* [EXERCISE BRIEF]: Please find every line in the entries below that contains the word "farther", treating uppercase and lowercase as different, and copy each of those lines.

* [Entries on spatial position]:
━━━

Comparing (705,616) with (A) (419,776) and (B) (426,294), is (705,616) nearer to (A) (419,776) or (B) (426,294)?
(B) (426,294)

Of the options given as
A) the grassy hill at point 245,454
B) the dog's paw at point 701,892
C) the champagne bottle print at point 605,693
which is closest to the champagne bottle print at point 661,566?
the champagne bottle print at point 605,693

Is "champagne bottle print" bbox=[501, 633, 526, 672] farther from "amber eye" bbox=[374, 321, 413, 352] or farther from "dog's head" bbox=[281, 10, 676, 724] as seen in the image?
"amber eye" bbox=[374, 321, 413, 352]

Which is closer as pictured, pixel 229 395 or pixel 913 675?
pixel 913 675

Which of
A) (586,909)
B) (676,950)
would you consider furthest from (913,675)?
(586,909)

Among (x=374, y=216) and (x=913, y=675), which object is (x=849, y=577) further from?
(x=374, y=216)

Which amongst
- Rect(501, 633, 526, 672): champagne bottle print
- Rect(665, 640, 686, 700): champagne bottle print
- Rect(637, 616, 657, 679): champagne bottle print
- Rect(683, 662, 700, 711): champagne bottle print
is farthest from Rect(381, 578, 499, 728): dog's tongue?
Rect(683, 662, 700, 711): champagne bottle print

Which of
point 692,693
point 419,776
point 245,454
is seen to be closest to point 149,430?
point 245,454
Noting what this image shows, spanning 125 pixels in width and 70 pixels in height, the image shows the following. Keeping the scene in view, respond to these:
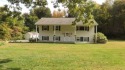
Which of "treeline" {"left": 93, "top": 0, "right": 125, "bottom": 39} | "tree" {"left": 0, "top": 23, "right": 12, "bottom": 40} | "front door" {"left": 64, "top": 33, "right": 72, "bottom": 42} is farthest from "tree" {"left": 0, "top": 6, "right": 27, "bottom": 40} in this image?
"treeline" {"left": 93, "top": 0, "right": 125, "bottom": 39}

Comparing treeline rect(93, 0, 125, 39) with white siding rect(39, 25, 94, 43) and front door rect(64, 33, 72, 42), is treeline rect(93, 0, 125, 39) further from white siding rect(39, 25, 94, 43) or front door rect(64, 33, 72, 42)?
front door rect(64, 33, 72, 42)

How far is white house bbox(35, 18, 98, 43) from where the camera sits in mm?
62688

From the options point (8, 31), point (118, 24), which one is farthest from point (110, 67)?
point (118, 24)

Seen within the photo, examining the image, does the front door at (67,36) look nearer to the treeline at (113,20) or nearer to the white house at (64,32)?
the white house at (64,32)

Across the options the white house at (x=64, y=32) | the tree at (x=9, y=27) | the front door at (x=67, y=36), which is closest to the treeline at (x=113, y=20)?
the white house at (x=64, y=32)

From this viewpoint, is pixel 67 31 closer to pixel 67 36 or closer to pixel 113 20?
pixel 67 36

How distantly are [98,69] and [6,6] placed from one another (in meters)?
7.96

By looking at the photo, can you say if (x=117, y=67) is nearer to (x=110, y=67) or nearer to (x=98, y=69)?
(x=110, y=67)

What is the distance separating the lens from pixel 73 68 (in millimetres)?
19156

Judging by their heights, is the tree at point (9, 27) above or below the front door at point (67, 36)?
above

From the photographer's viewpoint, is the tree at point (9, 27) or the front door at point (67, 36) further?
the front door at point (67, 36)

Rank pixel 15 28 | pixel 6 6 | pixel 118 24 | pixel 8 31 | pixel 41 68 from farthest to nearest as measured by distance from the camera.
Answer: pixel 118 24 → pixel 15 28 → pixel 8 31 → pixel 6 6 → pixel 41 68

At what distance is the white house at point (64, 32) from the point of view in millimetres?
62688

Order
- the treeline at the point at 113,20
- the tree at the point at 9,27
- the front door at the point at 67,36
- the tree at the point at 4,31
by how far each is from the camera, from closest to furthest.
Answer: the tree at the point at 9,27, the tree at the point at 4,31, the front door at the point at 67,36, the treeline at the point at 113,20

━━━

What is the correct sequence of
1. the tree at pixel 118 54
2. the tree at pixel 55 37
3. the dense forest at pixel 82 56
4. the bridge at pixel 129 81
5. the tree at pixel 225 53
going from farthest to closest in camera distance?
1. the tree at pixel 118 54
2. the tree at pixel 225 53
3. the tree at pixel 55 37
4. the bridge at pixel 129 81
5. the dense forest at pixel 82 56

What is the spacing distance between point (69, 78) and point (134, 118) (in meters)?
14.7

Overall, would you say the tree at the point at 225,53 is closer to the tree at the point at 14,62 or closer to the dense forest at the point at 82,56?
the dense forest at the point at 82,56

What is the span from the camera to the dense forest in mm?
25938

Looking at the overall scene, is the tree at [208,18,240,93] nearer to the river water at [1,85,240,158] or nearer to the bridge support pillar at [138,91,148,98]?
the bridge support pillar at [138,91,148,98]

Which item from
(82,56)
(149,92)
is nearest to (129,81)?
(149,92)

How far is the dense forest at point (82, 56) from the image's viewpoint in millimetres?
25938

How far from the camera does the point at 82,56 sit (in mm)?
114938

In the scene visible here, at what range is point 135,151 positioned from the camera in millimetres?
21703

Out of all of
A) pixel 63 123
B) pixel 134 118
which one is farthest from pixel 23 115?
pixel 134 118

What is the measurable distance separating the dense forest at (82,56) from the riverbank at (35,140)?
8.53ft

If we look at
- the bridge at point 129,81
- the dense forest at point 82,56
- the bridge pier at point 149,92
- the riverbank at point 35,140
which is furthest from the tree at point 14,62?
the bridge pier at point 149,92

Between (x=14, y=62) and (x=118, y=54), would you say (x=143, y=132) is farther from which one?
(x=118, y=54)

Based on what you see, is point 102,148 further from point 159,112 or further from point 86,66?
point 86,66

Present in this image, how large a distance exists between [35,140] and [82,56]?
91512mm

━━━

* [SOLUTION]:
Is "champagne bottle print" bbox=[501, 633, 526, 672] farther from "amber eye" bbox=[374, 321, 413, 352] or farther from "dog's head" bbox=[281, 10, 676, 724] as seen in the image?
Between (x=14, y=62) and (x=118, y=54), would you say (x=143, y=132) is farther from which one?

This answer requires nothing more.